--- Start of Extract ---
Universal Robots’ UR10e collaborative robot at work in the MT Solar facility. (Image: Universal Robots)

Universal Robots’ UR10e collaborative robot at work in the MT Solar facility. (Image: Universal Robots)

Many small manufacturers are investigating automating their operations: not only is the technology more affordable, it’s also easier to set up, manage and integrate with a company’s other processes than ever before.

MT Solar is a Montana company that makes stands and fixtures used in solar panel installations. The firm recently incorporated automation into its operations to meet a 300 per cent increase in demand for its parts every summer; the company has experienced challenges in finding skilled workers to help meet the demand.

MT Solar focuses on fast lead times for making its products. The company had staggered sales and low volume. “The dollar value tied up in inventory for a fast delivery solution allowed us to help our customers feel good about buying from us versus the competition,” said Travis Jordan, founder of MT Solar. “But about four years ago, we had hit the breaking point of that process and we had maxed it out. Our batch sizes had been brought down as small as we could bring them.” The company brought in a CNC plasma cutter—it helped speed up the production of parts, it wasn’t helping the company meet its end goals. It had plenty of inventory of finished products, but at a level that wasn’t ideal for business.
--- End of Extract ---
● Short task 1: In the MT Solar excerpt, can you reproduce the passage starting with "MT Solar focuses" and going on through "ideal for business."?
● Short task 2: How would you condense the paragraph in the MT Solar excerpt that begins "MT Solar is a Montana company" while keeping its main facts?
--- Start of Data shown ---
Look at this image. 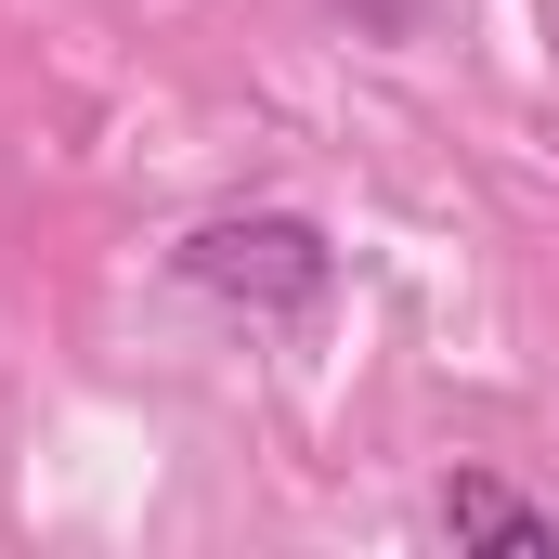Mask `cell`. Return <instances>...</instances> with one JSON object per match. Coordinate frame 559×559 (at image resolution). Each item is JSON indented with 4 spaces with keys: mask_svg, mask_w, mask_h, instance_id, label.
Returning a JSON list of instances; mask_svg holds the SVG:
<instances>
[{
    "mask_svg": "<svg viewBox=\"0 0 559 559\" xmlns=\"http://www.w3.org/2000/svg\"><path fill=\"white\" fill-rule=\"evenodd\" d=\"M182 286H209V299H235V312H261V325H299V312H325L338 248H325V222H299V209H235V222H195V235H182Z\"/></svg>",
    "mask_w": 559,
    "mask_h": 559,
    "instance_id": "1",
    "label": "cell"
},
{
    "mask_svg": "<svg viewBox=\"0 0 559 559\" xmlns=\"http://www.w3.org/2000/svg\"><path fill=\"white\" fill-rule=\"evenodd\" d=\"M429 521H442L468 559H559V508H534V495L495 481V468H455V481L429 495Z\"/></svg>",
    "mask_w": 559,
    "mask_h": 559,
    "instance_id": "2",
    "label": "cell"
}]
</instances>
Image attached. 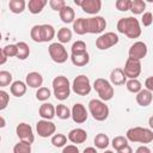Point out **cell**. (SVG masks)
--- End of Data shown ---
● Worked solution 1:
MT Solar focuses on fast lead times for making its products. The company had staggered sales and low volume. “The dollar value tied up in inventory for a fast delivery solution allowed us to help our customers feel good about buying from us versus the competition,” said Travis Jordan, founder of MT Solar. “But about four years ago, we had hit the breaking point of that process and we had maxed it out. Our batch sizes had been brought down as small as we could bring them.” The company brought in a CNC plasma cutter—it helped speed up the production of parts, it wasn’t helping the company meet its end goals. It had plenty of inventory of finished products, but at a level that wasn’t ideal for business.

● Worked solution 2: MT Solar, a Montana maker of stands and fixtures for solar panel installations, recently added automation to its operations. Demand for its parts rises by 300 percent every summer, and the company has struggled to find skilled workers to help meet it.